Et puis, il y a la question. Pourquoi ? Vers où ? Avec Baudelaire (Le Spleen de Paris), fuir n’importe où pourvu que ce soit hors du monde, ou avec Mallarmé dans Brise marine (Fuir, là-bas fuir ! Je sens que des oiseaux sont ivres / D’être parmi l’écume inconnue et les cieux !). En finir avec un insupportable, en quête d’un ailleurs supérieur forcément meilleur. Et l’envol peut prendre toutes sortes de formes.

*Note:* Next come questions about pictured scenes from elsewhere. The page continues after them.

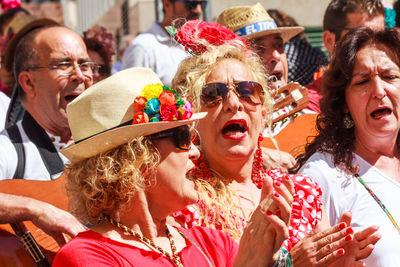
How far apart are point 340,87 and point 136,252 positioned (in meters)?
1.87

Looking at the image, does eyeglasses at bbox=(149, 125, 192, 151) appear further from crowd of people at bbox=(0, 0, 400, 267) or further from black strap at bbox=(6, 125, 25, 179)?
black strap at bbox=(6, 125, 25, 179)

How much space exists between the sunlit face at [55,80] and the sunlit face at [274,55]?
1411mm

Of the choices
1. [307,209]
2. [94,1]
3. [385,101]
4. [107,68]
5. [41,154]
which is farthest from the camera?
[94,1]

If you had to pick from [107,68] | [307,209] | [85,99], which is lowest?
[107,68]

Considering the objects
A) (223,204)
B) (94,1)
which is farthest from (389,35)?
(94,1)

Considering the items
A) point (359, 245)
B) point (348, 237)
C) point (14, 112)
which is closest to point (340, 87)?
point (359, 245)

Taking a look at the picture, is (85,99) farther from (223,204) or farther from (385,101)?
(385,101)

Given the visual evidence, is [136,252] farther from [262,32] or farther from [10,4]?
[10,4]

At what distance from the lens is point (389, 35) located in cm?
373

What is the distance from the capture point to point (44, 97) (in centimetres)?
443

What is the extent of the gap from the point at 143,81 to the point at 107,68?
3354 millimetres

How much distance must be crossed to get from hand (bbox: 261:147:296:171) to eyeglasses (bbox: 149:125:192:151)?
4.78ft

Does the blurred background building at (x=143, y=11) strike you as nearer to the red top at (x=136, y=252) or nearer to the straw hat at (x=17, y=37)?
the straw hat at (x=17, y=37)

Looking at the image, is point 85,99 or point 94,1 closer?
point 85,99
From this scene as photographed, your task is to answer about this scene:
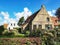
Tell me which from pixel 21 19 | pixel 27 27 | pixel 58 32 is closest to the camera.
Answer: pixel 58 32

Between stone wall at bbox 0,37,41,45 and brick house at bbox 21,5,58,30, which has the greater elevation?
brick house at bbox 21,5,58,30

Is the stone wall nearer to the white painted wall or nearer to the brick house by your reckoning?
the brick house

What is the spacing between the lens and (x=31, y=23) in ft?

Le propre du mythe n’est-il pas de procéder à cet arrachement dynamique, de combattre l’enracinement dans l’espace et le temps, d’alléger poétiquement la matière ? (Olivier Schefer, philosophe, contributeur du catalogue). Il poursuit, citant Barthes (Mythologies), Le mythe ne nie pas les choses – il les « purifie, les innocente, les fonde en nature et en éternité ». L’affront d’Icare fait aux dieux, Peter Pan, messager volant restant dans l’enfance, et tous les super-héros du XXe siècle, sauveurs d’un monde désenchanté.
Des transformations à l’intérieur du corps peuvent aussi aider à l’envol. Des drogues stimulent, font qu’on occupe et perçoit son corps et son rapport à l’espace autrement (Michaux, la Beat generation). La vue et l’ouïe abandonnent et c’est Le phénomène de l’extase (montage de Dali, avec dans la moitié supérieure la magnifique image de Brassaï). Une jouissance, entre présence et absence, vie et mort.
Et un dernier voyage. Un vol de goéland saisi par Jules-Étienne Marey avec son fusil photographique. Le mouvement de l’oiseau est figé dans une succession d’images se chevauchant, en formant une nouvelle réinventée par l’œil. Une corde trop tendue qui s’effiloche, prête à rompre, une image incertaine aux confins de l’abstraction. Sous le beau ciel de la Maison rouge, il faut aller rêver.